Photo by Peter Metcalfe
  Jessica Chester, second from right, leads language students in singing and performing the Hokey Pokey in Tlingit.
Half-way through the second day, the last of 400 programs were handed out. The five-day "Sharing Our Knowledge: A Conference of Tsimshian, Haida and Tlingit Tribes and Clans" attracted academics and artists from throughout North America and as far as St. Petersburg, Russia, and Alaskans, Native and otherwise, from communities throughout Alaska and the Pacific Northwest.

The conference was held in Sitka, March 21-25, at the Sitka Centennial Hall and in the nearby Naa Kah?di Theater community building.

This was the first clan conference in ten years.
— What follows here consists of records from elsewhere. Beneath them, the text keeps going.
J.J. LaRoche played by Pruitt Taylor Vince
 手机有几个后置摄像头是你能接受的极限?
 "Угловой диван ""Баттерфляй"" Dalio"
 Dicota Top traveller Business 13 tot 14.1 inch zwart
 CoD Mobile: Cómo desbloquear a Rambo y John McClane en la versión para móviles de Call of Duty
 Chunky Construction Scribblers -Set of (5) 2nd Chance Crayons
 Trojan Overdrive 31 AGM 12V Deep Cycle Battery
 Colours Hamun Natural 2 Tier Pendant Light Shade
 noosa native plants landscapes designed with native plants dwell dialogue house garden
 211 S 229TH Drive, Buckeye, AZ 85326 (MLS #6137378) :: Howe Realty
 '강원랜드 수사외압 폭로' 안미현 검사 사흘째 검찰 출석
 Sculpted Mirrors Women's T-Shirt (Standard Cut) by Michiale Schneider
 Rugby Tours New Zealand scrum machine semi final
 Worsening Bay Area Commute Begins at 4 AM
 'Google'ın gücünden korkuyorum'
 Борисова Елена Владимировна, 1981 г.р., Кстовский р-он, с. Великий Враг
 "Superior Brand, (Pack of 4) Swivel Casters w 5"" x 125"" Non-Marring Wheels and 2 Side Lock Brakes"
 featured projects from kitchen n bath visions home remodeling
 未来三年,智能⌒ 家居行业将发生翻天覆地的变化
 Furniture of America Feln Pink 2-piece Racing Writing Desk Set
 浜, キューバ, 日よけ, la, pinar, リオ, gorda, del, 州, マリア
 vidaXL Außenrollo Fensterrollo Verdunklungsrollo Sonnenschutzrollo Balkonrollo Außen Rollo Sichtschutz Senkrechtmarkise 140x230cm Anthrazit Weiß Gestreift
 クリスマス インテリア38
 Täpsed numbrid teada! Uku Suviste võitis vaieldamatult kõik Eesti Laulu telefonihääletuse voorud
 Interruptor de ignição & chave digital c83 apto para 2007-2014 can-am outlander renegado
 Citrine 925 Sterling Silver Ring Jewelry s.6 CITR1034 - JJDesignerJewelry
Earlier conferences were held in the 1990s, the first in Haines/Klukwan in 1993, and others in Sitka (1995), Ketchikan (1996), and again in Sitka (1997), says organizer Andrew Hope III. Hope was the motivating force in the earlier clan conferences, but this year he was joined by Steve Henrikson, Alaska Museum curator, and anthropologist Sergei Kan, both of whom took lead roles in organizing the dozens of presentations that took place over five days. Henrikson wrote a grant, funded by the Science Foundation, that contributed $43,000 towards expenses, and Kan helped plan the seminars until family matters required his attention, making it impossible for Kan to attend. Hope served as executive director.


Photo by Peter Metcalfe
  Clan leaders George Ramos of Yakutat, left, and Ray Wilson of Juneau, display a Chilkat robe during a ceremonial event at the conference.
"The amount of positive energy at this conference was impressive," Hope said. "There was a real, tangible sense of empowerment for everyone. Politics were put aside - it was refreshing."

The event, by its very nature, was non-traditional, unlike ceremonial events that require a host clan to be joined by clans of the opposite moiety. Academics, ranging from anthropologists and ethnographers to linguists and specialists in Northwest Coast art, mixed comfortably with elders, young Alaska Native students, and the general public.

With nearly 100 presentations spread over 30 workshops, three general sessions, and several cultural events, there were time limits, an awkward situation for elders who were intent on sharing information with younger generations. Comments were often heard, but always in good grace and with humor, that the time was insufficient to fully convey their messages. And consistently, there were appeals for more conferences.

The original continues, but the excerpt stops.